For three days, Smith cruised in his car alone, a young white man in a light blue Taurus, two handguns at his side. After that first time, he didn’t even get out of the car to shoot. He aimed out the window. He shot without saying a word. He sped away. He appeared an hour later, a day later, in another neighborhood, another city, finding new targets. No notes were left on the bodies, no racist pamphlets mailed to the police, no slogans shouted before pulling the trigger. He was a man with nothing left to say. A young white man. He killed all weekend, out there alone in his blue Taurus, and shot himself that Sunday night.

How many news reports have I read where “Man kills girlfriend and children, then self”? Hundreds, I suppose. I’ve always wondered if they turn the gun on themselves at the end to escape judgment. Or were they suicidal all along and just couldn’t bear to leave her and the kids behind? Couldn’t bear it because they knew that their families would survive fine without them; indeed, they would be happy to see them go.

Who did Benjamin Smith decide to take with him? Not his family, not his girlfriend — she left him over a year ago. A black man walking with his children. A Korean man coming out of church with a group of fellow worshippers. He shot at Orthodox Jews returning from temple and a group of Asian students talking outside their college dormitory. Like the high school killers in Littleton, Colo., Smith went after anyone who believed — in God, in family, in the rightness of their own existence. And anyone who belonged.

When I interviewed white-power skinheads a few years back, they were almost all the children of middle class, suburban families, like Benjamin Smith, like the Littleton boys, like the white supremacists in Sacramento, Calif. accused of murdering a gay couple. To the skinheads I met, being white meant being rootless, causeless, no flag to wave, no people to feel loyal to, no one feeling loyalty to them. “If the race war happened now, whites would lose,” they complained. “Blacks are so close together. They’d be real easy to set off and they’d all stick together but whites wouldn’t.”

• ROWS
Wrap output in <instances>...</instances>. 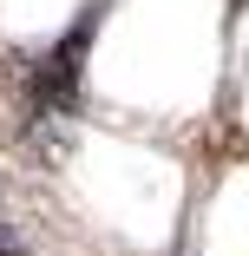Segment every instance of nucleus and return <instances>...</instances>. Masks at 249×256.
<instances>
[{
	"label": "nucleus",
	"mask_w": 249,
	"mask_h": 256,
	"mask_svg": "<svg viewBox=\"0 0 249 256\" xmlns=\"http://www.w3.org/2000/svg\"><path fill=\"white\" fill-rule=\"evenodd\" d=\"M0 256H26V250H20V243H13V236H0Z\"/></svg>",
	"instance_id": "f257e3e1"
}]
</instances>
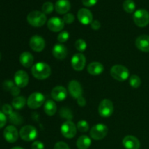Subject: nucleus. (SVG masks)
Wrapping results in <instances>:
<instances>
[{
    "label": "nucleus",
    "mask_w": 149,
    "mask_h": 149,
    "mask_svg": "<svg viewBox=\"0 0 149 149\" xmlns=\"http://www.w3.org/2000/svg\"><path fill=\"white\" fill-rule=\"evenodd\" d=\"M135 46L142 52H149V36L143 34L138 36L135 40Z\"/></svg>",
    "instance_id": "obj_17"
},
{
    "label": "nucleus",
    "mask_w": 149,
    "mask_h": 149,
    "mask_svg": "<svg viewBox=\"0 0 149 149\" xmlns=\"http://www.w3.org/2000/svg\"><path fill=\"white\" fill-rule=\"evenodd\" d=\"M1 53H0V60H1Z\"/></svg>",
    "instance_id": "obj_46"
},
{
    "label": "nucleus",
    "mask_w": 149,
    "mask_h": 149,
    "mask_svg": "<svg viewBox=\"0 0 149 149\" xmlns=\"http://www.w3.org/2000/svg\"><path fill=\"white\" fill-rule=\"evenodd\" d=\"M60 116L64 119H68L67 121H71V119L73 117V114L71 111L68 108H62L60 111Z\"/></svg>",
    "instance_id": "obj_30"
},
{
    "label": "nucleus",
    "mask_w": 149,
    "mask_h": 149,
    "mask_svg": "<svg viewBox=\"0 0 149 149\" xmlns=\"http://www.w3.org/2000/svg\"><path fill=\"white\" fill-rule=\"evenodd\" d=\"M51 96L56 101H63L67 97L66 89L62 86H56L52 90Z\"/></svg>",
    "instance_id": "obj_18"
},
{
    "label": "nucleus",
    "mask_w": 149,
    "mask_h": 149,
    "mask_svg": "<svg viewBox=\"0 0 149 149\" xmlns=\"http://www.w3.org/2000/svg\"><path fill=\"white\" fill-rule=\"evenodd\" d=\"M29 45L32 50L35 52H42L45 47V41L42 36L39 35H34L29 41Z\"/></svg>",
    "instance_id": "obj_10"
},
{
    "label": "nucleus",
    "mask_w": 149,
    "mask_h": 149,
    "mask_svg": "<svg viewBox=\"0 0 149 149\" xmlns=\"http://www.w3.org/2000/svg\"><path fill=\"white\" fill-rule=\"evenodd\" d=\"M98 0H81L82 1V4H84L85 7H93L94 6L96 3L97 2Z\"/></svg>",
    "instance_id": "obj_41"
},
{
    "label": "nucleus",
    "mask_w": 149,
    "mask_h": 149,
    "mask_svg": "<svg viewBox=\"0 0 149 149\" xmlns=\"http://www.w3.org/2000/svg\"><path fill=\"white\" fill-rule=\"evenodd\" d=\"M14 81L15 84L16 86H17L20 88H23V87H26L27 84H29V77L27 73L24 71H17V72L15 74L14 76Z\"/></svg>",
    "instance_id": "obj_13"
},
{
    "label": "nucleus",
    "mask_w": 149,
    "mask_h": 149,
    "mask_svg": "<svg viewBox=\"0 0 149 149\" xmlns=\"http://www.w3.org/2000/svg\"><path fill=\"white\" fill-rule=\"evenodd\" d=\"M77 103L79 104V106H81V107H83L86 105V100L83 96H81V97H79L77 99Z\"/></svg>",
    "instance_id": "obj_44"
},
{
    "label": "nucleus",
    "mask_w": 149,
    "mask_h": 149,
    "mask_svg": "<svg viewBox=\"0 0 149 149\" xmlns=\"http://www.w3.org/2000/svg\"><path fill=\"white\" fill-rule=\"evenodd\" d=\"M45 97L42 93L39 92L33 93L27 100V105L30 109H36L45 104Z\"/></svg>",
    "instance_id": "obj_4"
},
{
    "label": "nucleus",
    "mask_w": 149,
    "mask_h": 149,
    "mask_svg": "<svg viewBox=\"0 0 149 149\" xmlns=\"http://www.w3.org/2000/svg\"><path fill=\"white\" fill-rule=\"evenodd\" d=\"M2 112L5 115H8L10 116L12 113H13V107L9 104H4L2 106Z\"/></svg>",
    "instance_id": "obj_37"
},
{
    "label": "nucleus",
    "mask_w": 149,
    "mask_h": 149,
    "mask_svg": "<svg viewBox=\"0 0 149 149\" xmlns=\"http://www.w3.org/2000/svg\"><path fill=\"white\" fill-rule=\"evenodd\" d=\"M26 103V100L23 96H17L15 97L12 101V106L16 110H20L25 106Z\"/></svg>",
    "instance_id": "obj_26"
},
{
    "label": "nucleus",
    "mask_w": 149,
    "mask_h": 149,
    "mask_svg": "<svg viewBox=\"0 0 149 149\" xmlns=\"http://www.w3.org/2000/svg\"><path fill=\"white\" fill-rule=\"evenodd\" d=\"M113 112V104L109 99H104L98 106V113L102 117L107 118L112 115Z\"/></svg>",
    "instance_id": "obj_8"
},
{
    "label": "nucleus",
    "mask_w": 149,
    "mask_h": 149,
    "mask_svg": "<svg viewBox=\"0 0 149 149\" xmlns=\"http://www.w3.org/2000/svg\"><path fill=\"white\" fill-rule=\"evenodd\" d=\"M37 130L32 125H26L23 127L20 130V137L22 140L27 142L33 141L37 137Z\"/></svg>",
    "instance_id": "obj_7"
},
{
    "label": "nucleus",
    "mask_w": 149,
    "mask_h": 149,
    "mask_svg": "<svg viewBox=\"0 0 149 149\" xmlns=\"http://www.w3.org/2000/svg\"><path fill=\"white\" fill-rule=\"evenodd\" d=\"M91 139L87 135H81L77 141V148L79 149H88L91 146Z\"/></svg>",
    "instance_id": "obj_25"
},
{
    "label": "nucleus",
    "mask_w": 149,
    "mask_h": 149,
    "mask_svg": "<svg viewBox=\"0 0 149 149\" xmlns=\"http://www.w3.org/2000/svg\"><path fill=\"white\" fill-rule=\"evenodd\" d=\"M11 149H24V148H23L22 147H20V146H15V147H13V148H12Z\"/></svg>",
    "instance_id": "obj_45"
},
{
    "label": "nucleus",
    "mask_w": 149,
    "mask_h": 149,
    "mask_svg": "<svg viewBox=\"0 0 149 149\" xmlns=\"http://www.w3.org/2000/svg\"><path fill=\"white\" fill-rule=\"evenodd\" d=\"M130 84L132 88H138L141 84V80L138 76L132 75L130 78Z\"/></svg>",
    "instance_id": "obj_29"
},
{
    "label": "nucleus",
    "mask_w": 149,
    "mask_h": 149,
    "mask_svg": "<svg viewBox=\"0 0 149 149\" xmlns=\"http://www.w3.org/2000/svg\"><path fill=\"white\" fill-rule=\"evenodd\" d=\"M87 45L85 41L82 39H79L75 42V47L79 52H84L87 49Z\"/></svg>",
    "instance_id": "obj_31"
},
{
    "label": "nucleus",
    "mask_w": 149,
    "mask_h": 149,
    "mask_svg": "<svg viewBox=\"0 0 149 149\" xmlns=\"http://www.w3.org/2000/svg\"><path fill=\"white\" fill-rule=\"evenodd\" d=\"M90 25H91V28L93 30H98V29H100V26H101L100 23L98 20H93Z\"/></svg>",
    "instance_id": "obj_43"
},
{
    "label": "nucleus",
    "mask_w": 149,
    "mask_h": 149,
    "mask_svg": "<svg viewBox=\"0 0 149 149\" xmlns=\"http://www.w3.org/2000/svg\"><path fill=\"white\" fill-rule=\"evenodd\" d=\"M122 143L126 149H139L141 147L139 140L132 135H127L125 137Z\"/></svg>",
    "instance_id": "obj_19"
},
{
    "label": "nucleus",
    "mask_w": 149,
    "mask_h": 149,
    "mask_svg": "<svg viewBox=\"0 0 149 149\" xmlns=\"http://www.w3.org/2000/svg\"><path fill=\"white\" fill-rule=\"evenodd\" d=\"M10 93H11V95L13 96H14V97H17L20 93V87H18L17 86H15V87L10 90Z\"/></svg>",
    "instance_id": "obj_42"
},
{
    "label": "nucleus",
    "mask_w": 149,
    "mask_h": 149,
    "mask_svg": "<svg viewBox=\"0 0 149 149\" xmlns=\"http://www.w3.org/2000/svg\"><path fill=\"white\" fill-rule=\"evenodd\" d=\"M86 65V58L82 53L75 54L71 58V65L75 71H81Z\"/></svg>",
    "instance_id": "obj_11"
},
{
    "label": "nucleus",
    "mask_w": 149,
    "mask_h": 149,
    "mask_svg": "<svg viewBox=\"0 0 149 149\" xmlns=\"http://www.w3.org/2000/svg\"><path fill=\"white\" fill-rule=\"evenodd\" d=\"M77 17H78L79 21L83 25L91 24L92 22L93 21V14L87 8L80 9L77 13Z\"/></svg>",
    "instance_id": "obj_15"
},
{
    "label": "nucleus",
    "mask_w": 149,
    "mask_h": 149,
    "mask_svg": "<svg viewBox=\"0 0 149 149\" xmlns=\"http://www.w3.org/2000/svg\"><path fill=\"white\" fill-rule=\"evenodd\" d=\"M64 23H67V24H71L74 22V16L72 13H66L65 15L63 16V18Z\"/></svg>",
    "instance_id": "obj_35"
},
{
    "label": "nucleus",
    "mask_w": 149,
    "mask_h": 149,
    "mask_svg": "<svg viewBox=\"0 0 149 149\" xmlns=\"http://www.w3.org/2000/svg\"><path fill=\"white\" fill-rule=\"evenodd\" d=\"M54 10V6L53 4L50 1H47V2H45L42 5V13L44 14H50Z\"/></svg>",
    "instance_id": "obj_32"
},
{
    "label": "nucleus",
    "mask_w": 149,
    "mask_h": 149,
    "mask_svg": "<svg viewBox=\"0 0 149 149\" xmlns=\"http://www.w3.org/2000/svg\"><path fill=\"white\" fill-rule=\"evenodd\" d=\"M55 9L58 14H66L71 9V3L68 0H58L55 3Z\"/></svg>",
    "instance_id": "obj_21"
},
{
    "label": "nucleus",
    "mask_w": 149,
    "mask_h": 149,
    "mask_svg": "<svg viewBox=\"0 0 149 149\" xmlns=\"http://www.w3.org/2000/svg\"><path fill=\"white\" fill-rule=\"evenodd\" d=\"M52 55L56 59L63 60L66 58L68 51L66 47L61 44H56L52 48Z\"/></svg>",
    "instance_id": "obj_20"
},
{
    "label": "nucleus",
    "mask_w": 149,
    "mask_h": 149,
    "mask_svg": "<svg viewBox=\"0 0 149 149\" xmlns=\"http://www.w3.org/2000/svg\"><path fill=\"white\" fill-rule=\"evenodd\" d=\"M50 66L46 63L39 62L35 63L31 68V74L34 78L39 80L47 79L51 75Z\"/></svg>",
    "instance_id": "obj_1"
},
{
    "label": "nucleus",
    "mask_w": 149,
    "mask_h": 149,
    "mask_svg": "<svg viewBox=\"0 0 149 149\" xmlns=\"http://www.w3.org/2000/svg\"><path fill=\"white\" fill-rule=\"evenodd\" d=\"M77 127L80 132H86L89 130V124L87 123V121L85 120H81L78 122L77 125Z\"/></svg>",
    "instance_id": "obj_33"
},
{
    "label": "nucleus",
    "mask_w": 149,
    "mask_h": 149,
    "mask_svg": "<svg viewBox=\"0 0 149 149\" xmlns=\"http://www.w3.org/2000/svg\"><path fill=\"white\" fill-rule=\"evenodd\" d=\"M77 127L71 121H66L61 125V131L62 135L65 138L71 139L77 134Z\"/></svg>",
    "instance_id": "obj_9"
},
{
    "label": "nucleus",
    "mask_w": 149,
    "mask_h": 149,
    "mask_svg": "<svg viewBox=\"0 0 149 149\" xmlns=\"http://www.w3.org/2000/svg\"><path fill=\"white\" fill-rule=\"evenodd\" d=\"M31 149H45V145L41 141H34L31 145Z\"/></svg>",
    "instance_id": "obj_40"
},
{
    "label": "nucleus",
    "mask_w": 149,
    "mask_h": 149,
    "mask_svg": "<svg viewBox=\"0 0 149 149\" xmlns=\"http://www.w3.org/2000/svg\"><path fill=\"white\" fill-rule=\"evenodd\" d=\"M7 119L6 115L2 111H0V129L5 126L7 124Z\"/></svg>",
    "instance_id": "obj_38"
},
{
    "label": "nucleus",
    "mask_w": 149,
    "mask_h": 149,
    "mask_svg": "<svg viewBox=\"0 0 149 149\" xmlns=\"http://www.w3.org/2000/svg\"><path fill=\"white\" fill-rule=\"evenodd\" d=\"M108 131L109 130L106 125L103 124H97L91 128L90 135L93 140L100 141V140L103 139L107 135Z\"/></svg>",
    "instance_id": "obj_6"
},
{
    "label": "nucleus",
    "mask_w": 149,
    "mask_h": 149,
    "mask_svg": "<svg viewBox=\"0 0 149 149\" xmlns=\"http://www.w3.org/2000/svg\"><path fill=\"white\" fill-rule=\"evenodd\" d=\"M133 20L138 27H146L149 23V13L143 9L138 10L134 13Z\"/></svg>",
    "instance_id": "obj_5"
},
{
    "label": "nucleus",
    "mask_w": 149,
    "mask_h": 149,
    "mask_svg": "<svg viewBox=\"0 0 149 149\" xmlns=\"http://www.w3.org/2000/svg\"><path fill=\"white\" fill-rule=\"evenodd\" d=\"M68 39H69V33L68 31H61L58 35V37H57L58 41L59 42H61V43H64V42H67Z\"/></svg>",
    "instance_id": "obj_34"
},
{
    "label": "nucleus",
    "mask_w": 149,
    "mask_h": 149,
    "mask_svg": "<svg viewBox=\"0 0 149 149\" xmlns=\"http://www.w3.org/2000/svg\"><path fill=\"white\" fill-rule=\"evenodd\" d=\"M20 63L23 66L26 68H29L33 64V56L31 53L29 52H23L20 55Z\"/></svg>",
    "instance_id": "obj_23"
},
{
    "label": "nucleus",
    "mask_w": 149,
    "mask_h": 149,
    "mask_svg": "<svg viewBox=\"0 0 149 149\" xmlns=\"http://www.w3.org/2000/svg\"><path fill=\"white\" fill-rule=\"evenodd\" d=\"M44 111L47 116H53L57 111L56 103L52 100H47L44 104Z\"/></svg>",
    "instance_id": "obj_24"
},
{
    "label": "nucleus",
    "mask_w": 149,
    "mask_h": 149,
    "mask_svg": "<svg viewBox=\"0 0 149 149\" xmlns=\"http://www.w3.org/2000/svg\"><path fill=\"white\" fill-rule=\"evenodd\" d=\"M47 27L53 32H59L64 28V22L61 18L58 17H51L47 22Z\"/></svg>",
    "instance_id": "obj_16"
},
{
    "label": "nucleus",
    "mask_w": 149,
    "mask_h": 149,
    "mask_svg": "<svg viewBox=\"0 0 149 149\" xmlns=\"http://www.w3.org/2000/svg\"><path fill=\"white\" fill-rule=\"evenodd\" d=\"M15 87V84L12 80H6L3 83V88L7 91H10Z\"/></svg>",
    "instance_id": "obj_36"
},
{
    "label": "nucleus",
    "mask_w": 149,
    "mask_h": 149,
    "mask_svg": "<svg viewBox=\"0 0 149 149\" xmlns=\"http://www.w3.org/2000/svg\"><path fill=\"white\" fill-rule=\"evenodd\" d=\"M3 135H4V138L6 140V141L10 143L16 142L18 139L19 136L17 130L16 129V127H15L14 126H12V125L7 126L4 129Z\"/></svg>",
    "instance_id": "obj_12"
},
{
    "label": "nucleus",
    "mask_w": 149,
    "mask_h": 149,
    "mask_svg": "<svg viewBox=\"0 0 149 149\" xmlns=\"http://www.w3.org/2000/svg\"><path fill=\"white\" fill-rule=\"evenodd\" d=\"M123 8L125 12L128 13H132L135 11V4L132 0H125L123 3Z\"/></svg>",
    "instance_id": "obj_28"
},
{
    "label": "nucleus",
    "mask_w": 149,
    "mask_h": 149,
    "mask_svg": "<svg viewBox=\"0 0 149 149\" xmlns=\"http://www.w3.org/2000/svg\"><path fill=\"white\" fill-rule=\"evenodd\" d=\"M111 75L119 81H125L130 76V71L127 67L122 65H115L111 68Z\"/></svg>",
    "instance_id": "obj_3"
},
{
    "label": "nucleus",
    "mask_w": 149,
    "mask_h": 149,
    "mask_svg": "<svg viewBox=\"0 0 149 149\" xmlns=\"http://www.w3.org/2000/svg\"><path fill=\"white\" fill-rule=\"evenodd\" d=\"M27 21L33 27H41L44 26L47 21V17L42 12L35 10L27 15Z\"/></svg>",
    "instance_id": "obj_2"
},
{
    "label": "nucleus",
    "mask_w": 149,
    "mask_h": 149,
    "mask_svg": "<svg viewBox=\"0 0 149 149\" xmlns=\"http://www.w3.org/2000/svg\"><path fill=\"white\" fill-rule=\"evenodd\" d=\"M87 71L90 75L98 76L104 71V67L99 62H92L87 66Z\"/></svg>",
    "instance_id": "obj_22"
},
{
    "label": "nucleus",
    "mask_w": 149,
    "mask_h": 149,
    "mask_svg": "<svg viewBox=\"0 0 149 149\" xmlns=\"http://www.w3.org/2000/svg\"><path fill=\"white\" fill-rule=\"evenodd\" d=\"M54 149H70V148L65 143L60 141V142L55 143V146H54Z\"/></svg>",
    "instance_id": "obj_39"
},
{
    "label": "nucleus",
    "mask_w": 149,
    "mask_h": 149,
    "mask_svg": "<svg viewBox=\"0 0 149 149\" xmlns=\"http://www.w3.org/2000/svg\"><path fill=\"white\" fill-rule=\"evenodd\" d=\"M68 91L71 97L74 99H78L79 97L82 96L83 90L81 85L77 80H72L68 84Z\"/></svg>",
    "instance_id": "obj_14"
},
{
    "label": "nucleus",
    "mask_w": 149,
    "mask_h": 149,
    "mask_svg": "<svg viewBox=\"0 0 149 149\" xmlns=\"http://www.w3.org/2000/svg\"><path fill=\"white\" fill-rule=\"evenodd\" d=\"M9 119L12 124L15 125H20L23 123V118L17 112H13L9 116Z\"/></svg>",
    "instance_id": "obj_27"
}]
</instances>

• WHAT THE TASK REQUIRES
Answer these from the passage on Benjamin Smith's shootings:
(a) What car was Smith driving?
(b) How long before the shootings had his girlfriend left him?
(c) According to the skinheads, who would lose if the race war happened now?

• RESPONSE BELOW
(a) A light blue Taurus.
(b) Over a year.
(c) Whites.